[Excerpts from a spatial dataset]
** start **
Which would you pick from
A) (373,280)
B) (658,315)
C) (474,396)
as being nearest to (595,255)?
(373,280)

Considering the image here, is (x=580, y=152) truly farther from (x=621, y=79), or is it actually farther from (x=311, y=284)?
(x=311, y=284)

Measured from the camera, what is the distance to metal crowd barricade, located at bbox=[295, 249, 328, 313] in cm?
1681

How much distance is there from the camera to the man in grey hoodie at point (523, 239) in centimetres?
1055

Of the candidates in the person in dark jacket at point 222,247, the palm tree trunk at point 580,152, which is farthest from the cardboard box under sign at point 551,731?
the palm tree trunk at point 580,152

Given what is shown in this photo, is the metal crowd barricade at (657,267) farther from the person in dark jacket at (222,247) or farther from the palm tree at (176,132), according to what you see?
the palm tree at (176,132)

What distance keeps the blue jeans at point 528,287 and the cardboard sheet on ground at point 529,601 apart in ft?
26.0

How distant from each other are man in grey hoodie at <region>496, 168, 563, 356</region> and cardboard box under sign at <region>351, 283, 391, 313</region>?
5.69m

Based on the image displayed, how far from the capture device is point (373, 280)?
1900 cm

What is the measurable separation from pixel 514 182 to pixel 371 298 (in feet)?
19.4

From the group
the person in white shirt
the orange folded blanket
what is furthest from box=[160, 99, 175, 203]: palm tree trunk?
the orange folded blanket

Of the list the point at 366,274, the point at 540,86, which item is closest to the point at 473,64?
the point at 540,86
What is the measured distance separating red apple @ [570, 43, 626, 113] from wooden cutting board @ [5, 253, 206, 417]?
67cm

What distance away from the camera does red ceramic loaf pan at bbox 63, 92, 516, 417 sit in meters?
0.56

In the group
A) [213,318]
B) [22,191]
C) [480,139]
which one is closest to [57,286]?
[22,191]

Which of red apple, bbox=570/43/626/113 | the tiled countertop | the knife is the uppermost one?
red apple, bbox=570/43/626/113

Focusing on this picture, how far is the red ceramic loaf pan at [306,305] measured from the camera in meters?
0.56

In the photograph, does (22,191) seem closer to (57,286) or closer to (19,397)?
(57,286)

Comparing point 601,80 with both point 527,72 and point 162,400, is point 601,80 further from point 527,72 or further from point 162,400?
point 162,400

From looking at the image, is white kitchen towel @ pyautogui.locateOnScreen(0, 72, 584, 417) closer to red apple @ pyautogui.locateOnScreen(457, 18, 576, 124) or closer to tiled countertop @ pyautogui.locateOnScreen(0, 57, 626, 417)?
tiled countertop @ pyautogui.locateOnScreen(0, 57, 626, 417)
** end **
# Exercise:
Please repeat the rows from the line containing "What distance keeps" through the last row, swapping "camera" for "lens" and leaving everything else unchanged.

# Output of the exercise:
What distance keeps the blue jeans at point 528,287 and the cardboard sheet on ground at point 529,601 apart in ft?
26.0

How distant from each other are man in grey hoodie at <region>496, 168, 563, 356</region> and cardboard box under sign at <region>351, 283, 391, 313</region>?
5.69m

Based on the image displayed, how far from the capture device is point (373, 280)?
1900 cm

What is the measurable separation from pixel 514 182 to pixel 371 298 (in feet)?
19.4

From the group
the person in white shirt
the orange folded blanket
what is furthest from box=[160, 99, 175, 203]: palm tree trunk?
the orange folded blanket

Of the list the point at 366,274, the point at 540,86, which item is closest to the point at 473,64?
the point at 540,86
What is the measured distance separating red apple @ [570, 43, 626, 113] from wooden cutting board @ [5, 253, 206, 417]?
67cm

What distance away from the lens does red ceramic loaf pan at bbox 63, 92, 516, 417 sit in meters?
0.56

In the group
A) [213,318]
B) [22,191]
C) [480,139]
which one is closest to [57,286]?
[22,191]

Which of red apple, bbox=570/43/626/113 | the tiled countertop | the knife is the uppermost one?
red apple, bbox=570/43/626/113

Focusing on this picture, how far is the red ceramic loaf pan at [306,305] measured from the lens in meters?
0.56

In the photograph, does (22,191) seem closer to (57,286) or closer to (19,397)?
(57,286)

Comparing point 601,80 with both point 527,72 and point 162,400, is point 601,80 further from point 527,72 or further from point 162,400?
point 162,400

From looking at the image, is white kitchen towel @ pyautogui.locateOnScreen(0, 72, 584, 417) closer to red apple @ pyautogui.locateOnScreen(457, 18, 576, 124) or closer to tiled countertop @ pyautogui.locateOnScreen(0, 57, 626, 417)?
tiled countertop @ pyautogui.locateOnScreen(0, 57, 626, 417)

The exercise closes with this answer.